Go Back

First Quarter 2018 Housing Affordability

Strong wage growth and steady home prices buoy California housing affordability, C.A.R. reports

Twenty-eight regions see improvement from previous quarter, with six of nine Bay Area counties posting higher

  • Thirty-one percent of California households could afford to purchase the $538,640 median-priced home in the first quarter of 2018, up from 29 percent in fourth-quarter 2017 but down from 32 percent a year ago.
  • A minimum annual income of $111,500 was needed to make monthly payments of $2,790, including principal, interest, and taxes on a 30-year fixed-rate mortgage at a 4.44 percent interest rate.
  • Thirty-nine percent of home buyers were able to purchase the $449,720 median-priced condo or townhome. An annual income of $93,090 was required to make a monthly payment of $2,330.

LOS ANGELES (May 15) – Higher wages and lower seasonal home prices combined to push California’s housing affordability higher in the first quarter of 2018, compared to the previous quarter, the CALIFORNIA ASSOCIATION OF REALTORS said today.

The percentage of home buyers who could afford to purchase a median-priced, existing single-family home in California in first-quarter 2018 edged up to 31 percent from 29 percent in the fourth quarter of 2017 but was down from 32 percent in the first quarter a year ago, according to C.A.R.’s Traditional Housing Affordability Index (HAI). This is the 20th consecutive quarter that the index has been below 40 percent. California’s housing affordability index hit a peak of 56 percent in the first quarter of 2012.

C.A.R.’s HAI measures the percentage of all households that can afford to purchase a median-priced, single-family home in California. C.A.R. also reports affordability indices for regions and select counties within the state. The index is considered the most fundamental measure of housing well-being for homebuyers in the state.

A minimum annual income of $111,500 was needed to qualify for the purchase of a $538,640 statewide median-priced, existing single-family home in the first quarter of 2018. The monthly payment, including taxes and insurance on a 30-year, fixed-rate loan, would be $2,790, assuming a 20 percent down payment and an effective composite interest rate of 4.44 percent. The effective composite interest rate in fourth-quarter 2017 was 4.17 percent and 4.36 percent in the first quarter of 2017.

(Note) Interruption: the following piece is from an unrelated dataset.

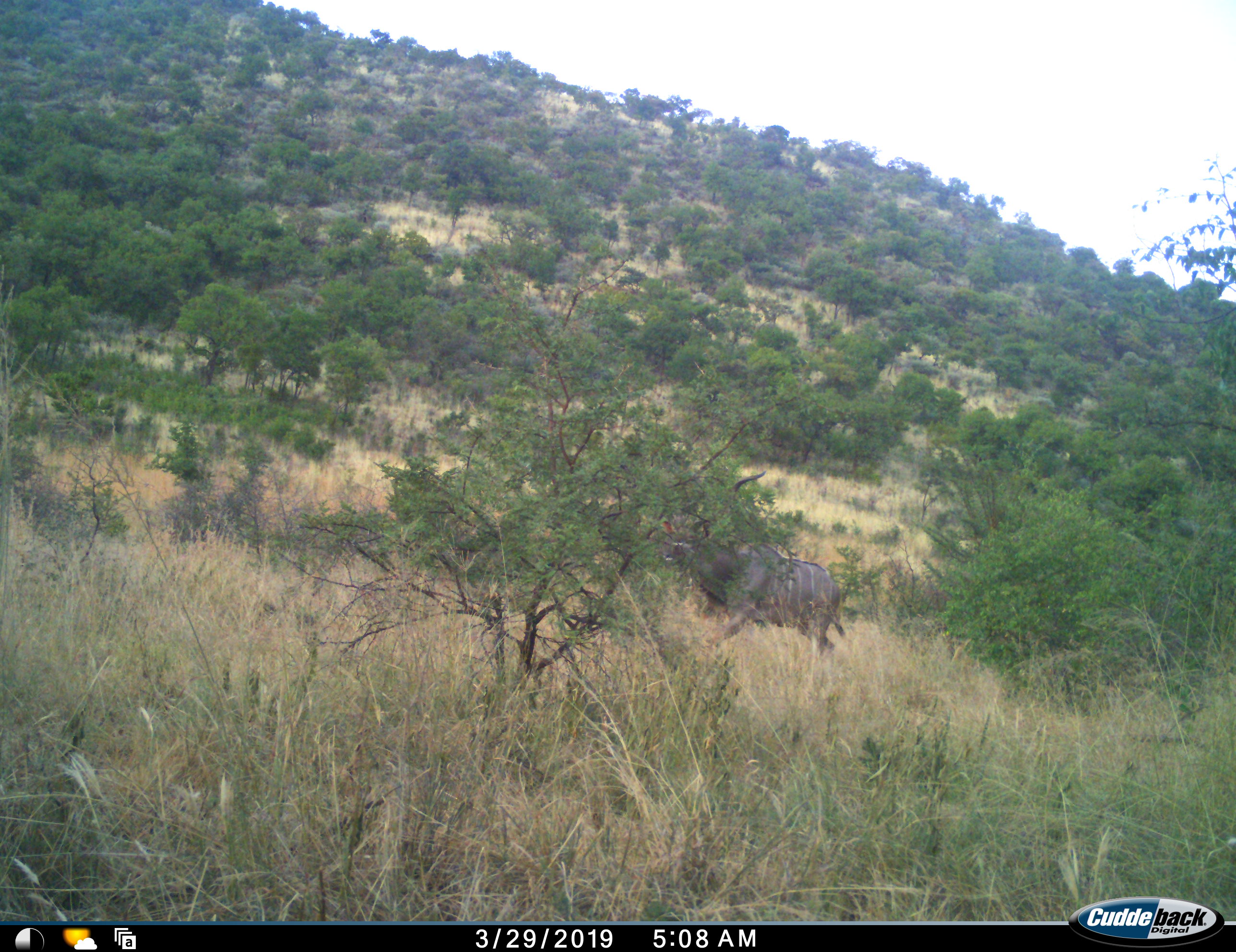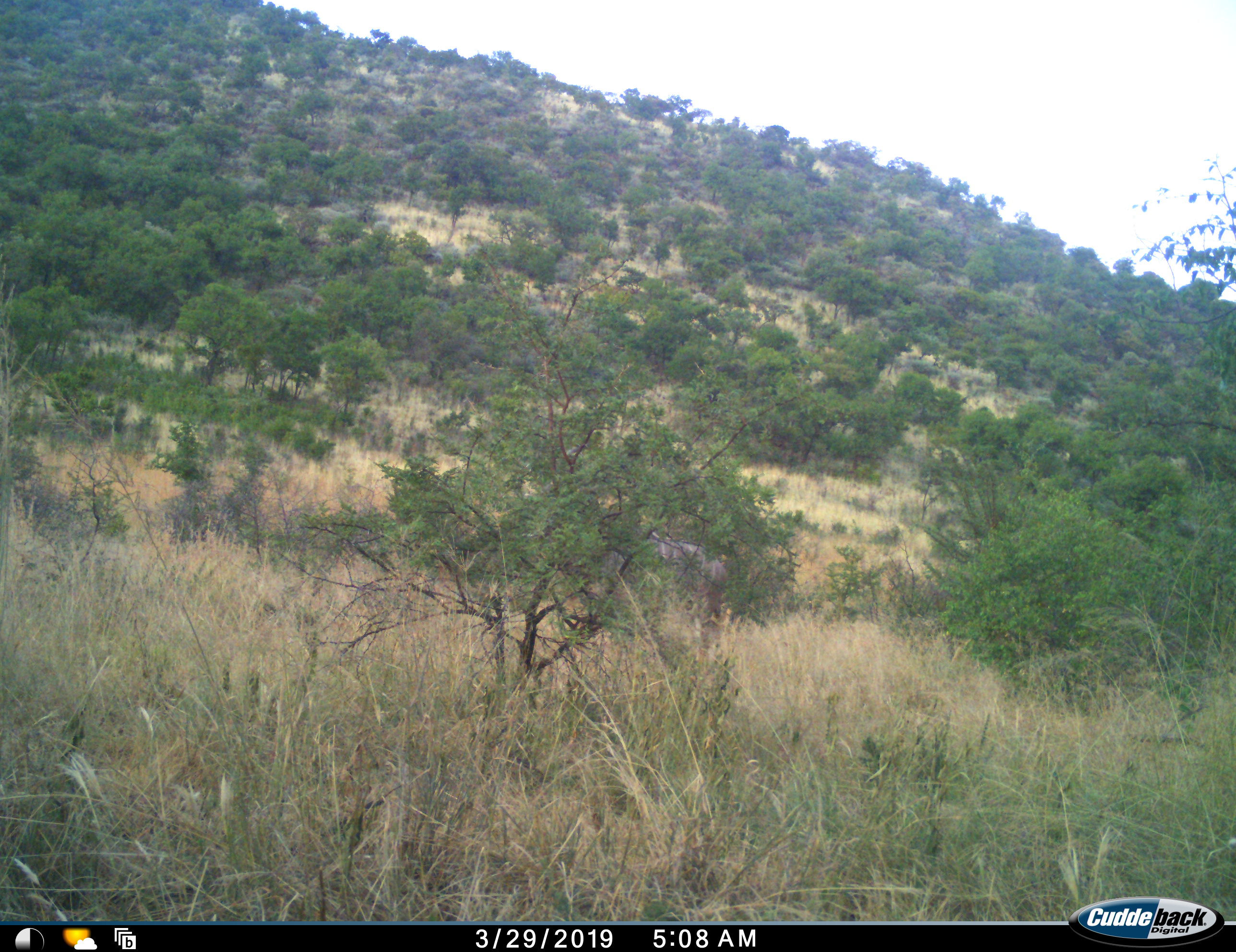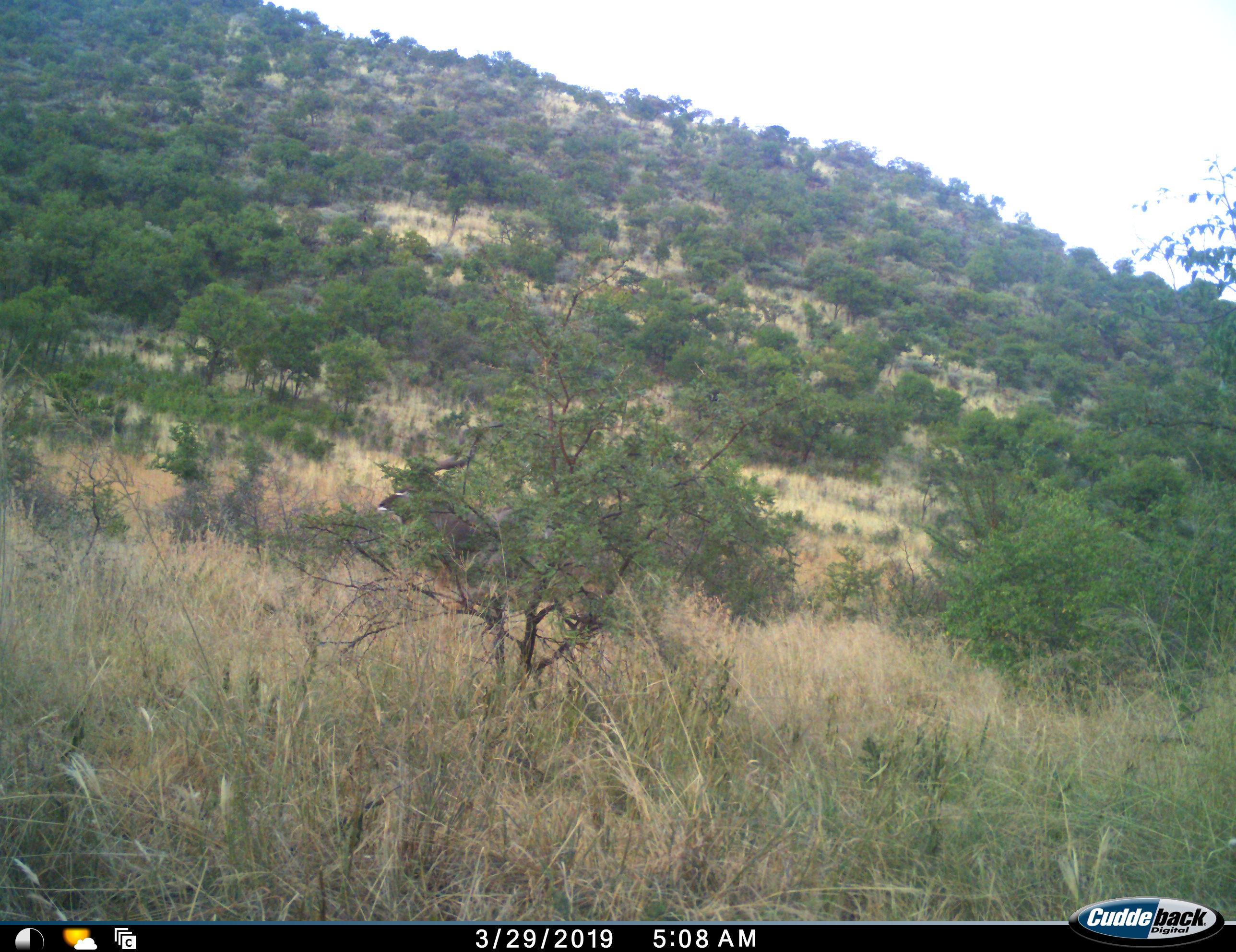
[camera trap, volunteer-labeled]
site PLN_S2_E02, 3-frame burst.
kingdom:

Condominiums and townhomes also were more affordable in first-quarter 2018 compared to the previous quarter with 39 percent of California households earning the minimum income to qualify for the purchase of a $449,720 median-priced condominium/townhome, up from 38 percent in the fourth quarter. An annual income of $93,090 was required to make monthly payments of $2,330.

Key points from the first-quarter 2018 Housing Affordability report include:

  • Housing affordability improved from fourth-quarter 2017 in 28 tracked counties and declined in 14 counties. Affordability in six counties was unchanged.
  • Strong wage growth in the San Francisco Bay Area pushed affordability higher from the previous quarter in six of nine Bay Area counties (Alameda, Contra Costa, Napa, San Francisco, San Mateo, and Santa Clara). Affordability decreased in two Bay Area counties (Solano and Sonoma) and held steady in Marin.
  • In Southern California, affordability improved in Los Angeles, Riverside, San Bernardino, and Ventura counties, while affordability in Orange and San Diego counties remained flat during first-quarter 2018.
  • In the Central Valley, six counties posted an increase in affordability from the previous quarter (Fresno, Kern, Madera, Sacramento, San Benito, and Stanislaus). Affordability in Merced, San Joaquin, and Tulare declined but held steady in Kings and Placer counties.
  • Affordability in the Central Coast improved moderately, driven by flat or declining home prices. Monterey, San Luis Obispo, and Santa Barbara experienced higher affordability, while Santa Cruz posted a decline as a result of subdued wage growth and price declines.
  • During the first quarter of 2018, the most affordable counties in California were Lassen (68 percent), Kern (56 percent), and Kings and San Bernardino (both at 52 percent).
  • Mono (8 percent), San Francisco, San Mateo, and Santa Cruz (all at 15 percent), counties were the least affordable areas in the state.